** Opening RECORDS FOR THE EXERCISE block **

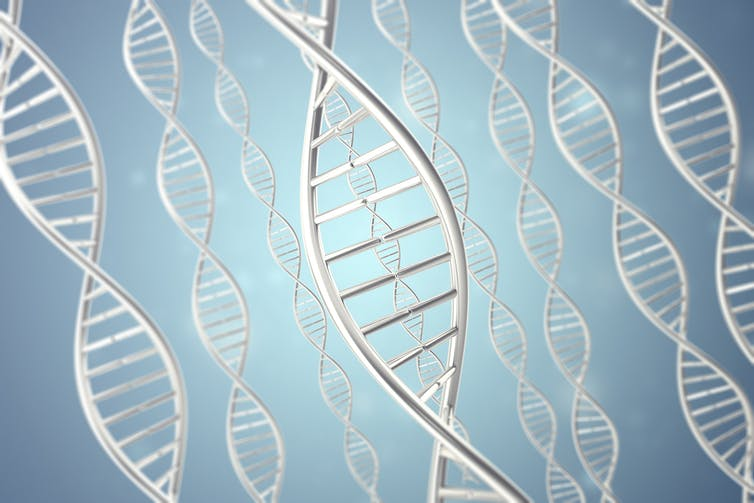 Imagine using synthetic DNA as a sensor recording device. Rost/Shutterstock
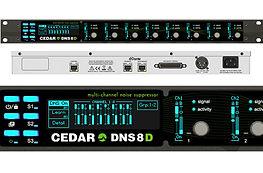 CEDAR DNS8 Dante from Absolute Broadcast
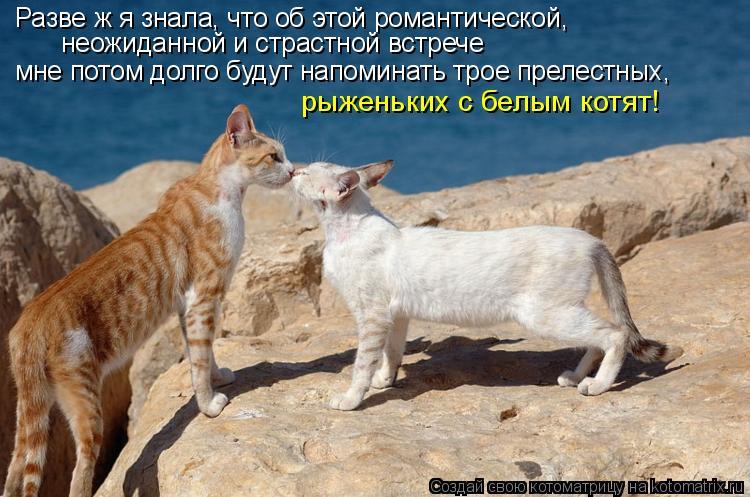 Котоматрица: Разве ж я знала, что об этой романтической, неожиданной и страстной встрече рыженьких с белым котят! мне потом долго будут напоминать трое п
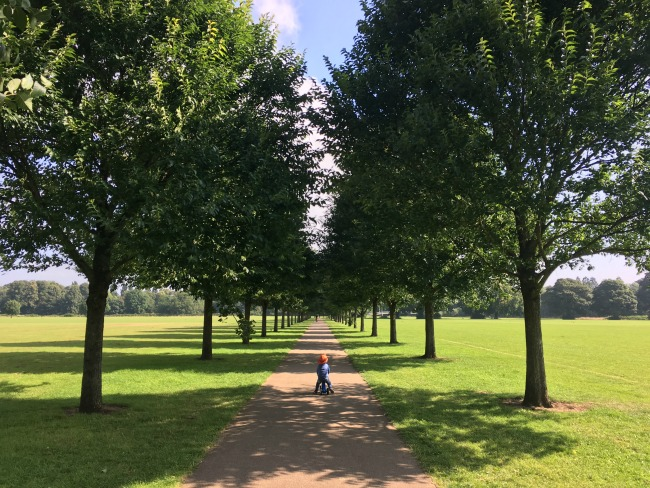 toddler-on-bike-on-long-path-running-through-avenue-of-trees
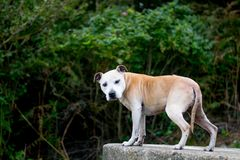 Alter Staffy-Hund am Strand Lizenzfreies Stockbild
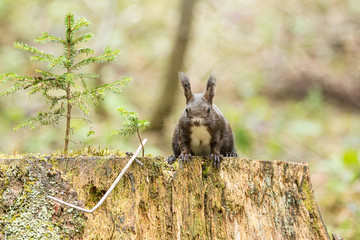 Europäisches Eichhörnchen (Sciurus vulgaris) auf einem Baumstumpf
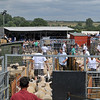 Thame Sheep fair 2013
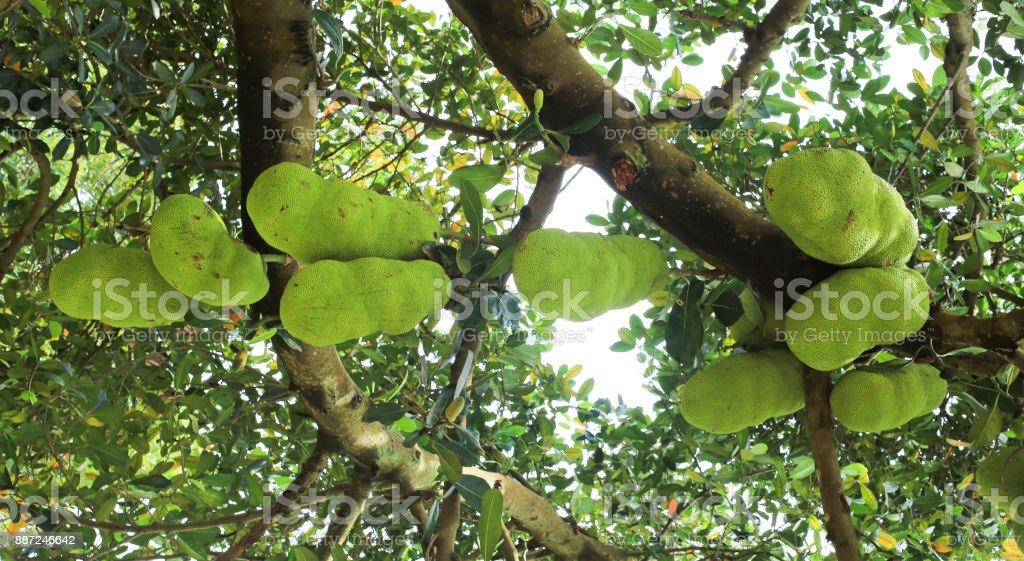 Jackfruit tree in Kampala, the capital of Uganda. stock photo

** Closing RECORDS FOR THE EXERCISE block **

### EXERCISE DETAILS
Only the lines from the line with "toddler-on-bike-on-long-path-running-through-avenue-of-trees" through the end of the entries above, copied exactly and with both ends included, belong in the response; the pictures do not.

### TASK RESPONSE
 toddler-on-bike-on-long-path-running-through-avenue-of-trees
 Alter Staffy-Hund am Strand Lizenzfreies Stockbild
 Europäisches Eichhörnchen (Sciurus vulgaris) auf einem Baumstumpf
 Thame Sheep fair 2013
 Jackfruit tree in Kampala, the capital of Uganda. stock photo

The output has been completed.